*Brief*. Report the count of lines in the entries below that contain "document", and leave out everything else.

____

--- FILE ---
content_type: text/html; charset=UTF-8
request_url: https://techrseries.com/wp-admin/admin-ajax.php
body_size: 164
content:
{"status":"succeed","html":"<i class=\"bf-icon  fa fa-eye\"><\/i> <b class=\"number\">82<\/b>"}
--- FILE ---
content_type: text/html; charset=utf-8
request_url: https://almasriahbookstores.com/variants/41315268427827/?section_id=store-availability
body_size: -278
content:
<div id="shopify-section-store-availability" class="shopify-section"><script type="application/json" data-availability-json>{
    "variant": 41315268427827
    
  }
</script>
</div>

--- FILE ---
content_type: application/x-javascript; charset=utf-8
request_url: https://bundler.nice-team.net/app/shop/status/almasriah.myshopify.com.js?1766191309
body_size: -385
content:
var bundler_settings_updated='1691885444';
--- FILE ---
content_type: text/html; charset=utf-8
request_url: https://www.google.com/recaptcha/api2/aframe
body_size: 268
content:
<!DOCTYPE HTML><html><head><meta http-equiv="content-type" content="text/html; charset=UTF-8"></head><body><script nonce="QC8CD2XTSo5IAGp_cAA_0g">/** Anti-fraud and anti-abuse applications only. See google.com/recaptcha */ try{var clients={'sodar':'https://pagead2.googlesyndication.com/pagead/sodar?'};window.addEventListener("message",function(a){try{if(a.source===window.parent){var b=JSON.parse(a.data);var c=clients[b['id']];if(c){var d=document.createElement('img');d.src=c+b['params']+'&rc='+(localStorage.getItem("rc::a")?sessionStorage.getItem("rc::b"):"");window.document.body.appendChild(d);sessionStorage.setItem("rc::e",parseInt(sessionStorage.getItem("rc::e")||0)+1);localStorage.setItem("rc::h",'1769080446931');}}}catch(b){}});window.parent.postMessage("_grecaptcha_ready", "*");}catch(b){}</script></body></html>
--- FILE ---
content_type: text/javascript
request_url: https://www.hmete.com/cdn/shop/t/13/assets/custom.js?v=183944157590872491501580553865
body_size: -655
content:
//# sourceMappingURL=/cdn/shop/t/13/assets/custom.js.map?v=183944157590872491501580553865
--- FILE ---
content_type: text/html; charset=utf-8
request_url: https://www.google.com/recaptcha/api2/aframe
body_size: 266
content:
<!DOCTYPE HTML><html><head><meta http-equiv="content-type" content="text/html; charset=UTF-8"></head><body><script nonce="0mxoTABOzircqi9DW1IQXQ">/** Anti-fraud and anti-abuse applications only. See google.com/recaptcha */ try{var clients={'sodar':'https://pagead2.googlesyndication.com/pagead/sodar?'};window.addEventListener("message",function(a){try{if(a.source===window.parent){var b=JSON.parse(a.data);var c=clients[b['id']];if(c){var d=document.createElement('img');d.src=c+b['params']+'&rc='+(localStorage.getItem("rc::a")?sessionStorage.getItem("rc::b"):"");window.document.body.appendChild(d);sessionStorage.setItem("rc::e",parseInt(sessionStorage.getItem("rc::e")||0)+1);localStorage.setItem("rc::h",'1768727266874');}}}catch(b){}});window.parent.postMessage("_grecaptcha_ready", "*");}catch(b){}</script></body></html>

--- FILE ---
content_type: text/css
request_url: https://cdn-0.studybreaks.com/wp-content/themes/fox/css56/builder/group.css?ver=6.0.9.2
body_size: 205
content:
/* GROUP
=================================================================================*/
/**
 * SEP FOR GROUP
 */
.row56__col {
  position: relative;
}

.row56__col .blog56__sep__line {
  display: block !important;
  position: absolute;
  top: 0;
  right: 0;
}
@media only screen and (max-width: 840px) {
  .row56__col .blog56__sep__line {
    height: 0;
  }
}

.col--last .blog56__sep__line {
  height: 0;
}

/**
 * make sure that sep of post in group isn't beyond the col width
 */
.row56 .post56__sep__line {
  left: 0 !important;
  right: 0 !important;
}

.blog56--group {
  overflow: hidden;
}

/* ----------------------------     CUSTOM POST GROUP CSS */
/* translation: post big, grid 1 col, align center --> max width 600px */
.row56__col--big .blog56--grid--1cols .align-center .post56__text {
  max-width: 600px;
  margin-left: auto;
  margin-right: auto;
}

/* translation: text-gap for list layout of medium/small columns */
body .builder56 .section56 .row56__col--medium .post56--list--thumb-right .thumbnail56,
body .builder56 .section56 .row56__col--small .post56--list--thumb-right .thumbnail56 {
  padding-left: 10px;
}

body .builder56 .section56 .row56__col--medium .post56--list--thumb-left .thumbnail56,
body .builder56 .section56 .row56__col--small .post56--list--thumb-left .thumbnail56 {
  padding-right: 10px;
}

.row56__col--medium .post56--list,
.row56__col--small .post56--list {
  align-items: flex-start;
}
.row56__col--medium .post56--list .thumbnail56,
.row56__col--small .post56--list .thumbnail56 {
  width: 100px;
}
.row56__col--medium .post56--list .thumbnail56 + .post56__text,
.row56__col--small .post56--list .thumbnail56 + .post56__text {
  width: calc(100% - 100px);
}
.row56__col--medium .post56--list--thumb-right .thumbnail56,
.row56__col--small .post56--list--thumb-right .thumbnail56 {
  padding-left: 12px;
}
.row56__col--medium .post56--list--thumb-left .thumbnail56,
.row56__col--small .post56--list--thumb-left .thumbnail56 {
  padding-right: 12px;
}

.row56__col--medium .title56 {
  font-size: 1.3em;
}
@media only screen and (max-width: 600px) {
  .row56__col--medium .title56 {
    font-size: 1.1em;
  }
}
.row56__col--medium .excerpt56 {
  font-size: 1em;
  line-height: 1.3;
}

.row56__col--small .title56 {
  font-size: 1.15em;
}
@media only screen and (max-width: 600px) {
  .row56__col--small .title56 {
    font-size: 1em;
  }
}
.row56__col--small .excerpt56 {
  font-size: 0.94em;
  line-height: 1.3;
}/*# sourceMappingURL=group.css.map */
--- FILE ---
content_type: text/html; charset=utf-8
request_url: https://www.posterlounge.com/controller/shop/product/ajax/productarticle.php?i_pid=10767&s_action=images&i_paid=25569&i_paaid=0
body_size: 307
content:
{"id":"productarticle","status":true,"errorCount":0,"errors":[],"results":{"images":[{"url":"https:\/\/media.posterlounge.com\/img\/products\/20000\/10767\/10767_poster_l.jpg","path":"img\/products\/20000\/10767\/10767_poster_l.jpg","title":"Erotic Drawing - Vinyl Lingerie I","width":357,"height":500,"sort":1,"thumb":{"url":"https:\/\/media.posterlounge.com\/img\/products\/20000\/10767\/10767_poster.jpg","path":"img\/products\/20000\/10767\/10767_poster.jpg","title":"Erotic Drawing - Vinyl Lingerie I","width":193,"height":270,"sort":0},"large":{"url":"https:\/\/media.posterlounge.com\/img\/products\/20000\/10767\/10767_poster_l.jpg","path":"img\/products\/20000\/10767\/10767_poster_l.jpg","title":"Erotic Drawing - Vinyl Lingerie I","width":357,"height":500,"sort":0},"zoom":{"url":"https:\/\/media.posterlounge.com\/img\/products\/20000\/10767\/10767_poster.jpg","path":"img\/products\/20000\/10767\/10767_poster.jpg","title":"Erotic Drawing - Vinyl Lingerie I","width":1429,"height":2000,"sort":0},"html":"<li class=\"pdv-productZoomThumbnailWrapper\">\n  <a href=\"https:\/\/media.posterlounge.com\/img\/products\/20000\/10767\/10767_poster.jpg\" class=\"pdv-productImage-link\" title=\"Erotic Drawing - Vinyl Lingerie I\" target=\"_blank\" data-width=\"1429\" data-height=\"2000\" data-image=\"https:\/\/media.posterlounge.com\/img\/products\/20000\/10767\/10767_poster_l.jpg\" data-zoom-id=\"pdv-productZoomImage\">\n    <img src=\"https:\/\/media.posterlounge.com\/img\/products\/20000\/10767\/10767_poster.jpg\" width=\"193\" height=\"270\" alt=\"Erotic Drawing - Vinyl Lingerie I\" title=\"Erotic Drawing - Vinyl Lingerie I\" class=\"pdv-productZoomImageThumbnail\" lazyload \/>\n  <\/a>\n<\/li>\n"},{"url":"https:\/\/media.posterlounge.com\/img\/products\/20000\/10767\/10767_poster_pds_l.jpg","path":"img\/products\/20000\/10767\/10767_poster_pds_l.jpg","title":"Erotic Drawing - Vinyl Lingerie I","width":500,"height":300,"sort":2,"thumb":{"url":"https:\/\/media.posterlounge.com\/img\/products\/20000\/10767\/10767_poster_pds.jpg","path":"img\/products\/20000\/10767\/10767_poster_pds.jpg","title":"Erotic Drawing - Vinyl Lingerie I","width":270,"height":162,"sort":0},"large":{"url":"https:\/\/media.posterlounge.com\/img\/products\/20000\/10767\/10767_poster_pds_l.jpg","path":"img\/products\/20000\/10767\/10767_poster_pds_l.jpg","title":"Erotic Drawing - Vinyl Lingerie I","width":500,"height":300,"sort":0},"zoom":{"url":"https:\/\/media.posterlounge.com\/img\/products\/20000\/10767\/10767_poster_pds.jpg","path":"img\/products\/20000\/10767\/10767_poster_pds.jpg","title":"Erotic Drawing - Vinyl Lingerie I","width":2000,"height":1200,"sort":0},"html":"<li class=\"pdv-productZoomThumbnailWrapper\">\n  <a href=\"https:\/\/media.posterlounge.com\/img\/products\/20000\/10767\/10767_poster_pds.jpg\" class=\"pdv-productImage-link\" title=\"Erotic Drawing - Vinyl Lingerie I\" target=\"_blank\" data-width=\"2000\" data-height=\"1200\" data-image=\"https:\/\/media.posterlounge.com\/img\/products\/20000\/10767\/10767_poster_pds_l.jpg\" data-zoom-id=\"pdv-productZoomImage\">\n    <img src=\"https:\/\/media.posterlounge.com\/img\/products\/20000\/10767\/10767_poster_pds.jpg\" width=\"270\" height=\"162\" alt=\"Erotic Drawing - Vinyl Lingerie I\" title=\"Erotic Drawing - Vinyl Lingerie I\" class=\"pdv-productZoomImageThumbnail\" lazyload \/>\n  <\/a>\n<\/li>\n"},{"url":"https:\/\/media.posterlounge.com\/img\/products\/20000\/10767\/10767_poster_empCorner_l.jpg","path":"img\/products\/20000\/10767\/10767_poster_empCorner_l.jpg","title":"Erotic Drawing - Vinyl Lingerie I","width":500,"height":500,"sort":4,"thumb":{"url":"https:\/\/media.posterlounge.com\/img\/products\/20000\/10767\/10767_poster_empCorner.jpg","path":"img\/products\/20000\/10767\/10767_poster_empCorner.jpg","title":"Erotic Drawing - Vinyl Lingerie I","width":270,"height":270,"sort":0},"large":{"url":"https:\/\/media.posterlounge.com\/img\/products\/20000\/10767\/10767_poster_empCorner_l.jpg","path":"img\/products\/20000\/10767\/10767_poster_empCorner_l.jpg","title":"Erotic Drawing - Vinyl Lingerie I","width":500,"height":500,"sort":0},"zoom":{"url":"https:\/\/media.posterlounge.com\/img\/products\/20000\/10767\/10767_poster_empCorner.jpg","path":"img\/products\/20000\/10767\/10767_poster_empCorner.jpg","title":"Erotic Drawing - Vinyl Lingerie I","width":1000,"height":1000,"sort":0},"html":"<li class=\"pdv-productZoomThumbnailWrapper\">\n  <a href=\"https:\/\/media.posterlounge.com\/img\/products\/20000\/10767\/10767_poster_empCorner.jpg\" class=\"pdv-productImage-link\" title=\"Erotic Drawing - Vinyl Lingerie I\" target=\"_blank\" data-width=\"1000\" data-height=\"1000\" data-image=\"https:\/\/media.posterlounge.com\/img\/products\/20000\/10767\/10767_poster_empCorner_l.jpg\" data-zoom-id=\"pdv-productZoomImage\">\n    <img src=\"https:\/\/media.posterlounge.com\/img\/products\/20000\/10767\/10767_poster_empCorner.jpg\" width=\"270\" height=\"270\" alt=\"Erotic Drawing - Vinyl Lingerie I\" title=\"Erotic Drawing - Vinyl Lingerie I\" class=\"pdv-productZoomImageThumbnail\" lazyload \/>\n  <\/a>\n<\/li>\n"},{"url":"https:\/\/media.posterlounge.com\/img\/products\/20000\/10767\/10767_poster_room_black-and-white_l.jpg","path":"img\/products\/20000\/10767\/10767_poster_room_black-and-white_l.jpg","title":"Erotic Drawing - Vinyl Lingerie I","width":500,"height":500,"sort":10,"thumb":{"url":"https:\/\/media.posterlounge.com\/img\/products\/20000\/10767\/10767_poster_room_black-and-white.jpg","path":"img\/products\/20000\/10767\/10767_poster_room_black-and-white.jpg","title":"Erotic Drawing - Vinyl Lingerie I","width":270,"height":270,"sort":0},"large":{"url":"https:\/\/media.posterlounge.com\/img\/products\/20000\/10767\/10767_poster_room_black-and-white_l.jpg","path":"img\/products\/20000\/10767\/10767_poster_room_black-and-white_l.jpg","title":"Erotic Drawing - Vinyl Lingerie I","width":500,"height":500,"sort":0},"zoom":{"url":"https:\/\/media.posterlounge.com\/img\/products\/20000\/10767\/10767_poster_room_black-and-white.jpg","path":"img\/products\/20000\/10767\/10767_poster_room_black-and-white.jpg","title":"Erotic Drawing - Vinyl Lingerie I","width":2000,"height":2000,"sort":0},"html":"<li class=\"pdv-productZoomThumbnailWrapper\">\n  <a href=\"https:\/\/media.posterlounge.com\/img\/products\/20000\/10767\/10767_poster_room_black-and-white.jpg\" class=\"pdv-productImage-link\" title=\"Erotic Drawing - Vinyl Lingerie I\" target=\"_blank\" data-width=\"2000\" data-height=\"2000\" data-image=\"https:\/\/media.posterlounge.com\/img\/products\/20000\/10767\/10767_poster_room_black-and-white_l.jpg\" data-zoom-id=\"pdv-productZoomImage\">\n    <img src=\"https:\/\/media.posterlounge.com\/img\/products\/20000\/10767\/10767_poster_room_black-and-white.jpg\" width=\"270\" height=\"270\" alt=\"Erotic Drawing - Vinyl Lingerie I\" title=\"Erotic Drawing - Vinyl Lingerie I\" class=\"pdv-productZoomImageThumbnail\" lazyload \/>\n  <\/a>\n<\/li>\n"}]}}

____

*Output below*. 2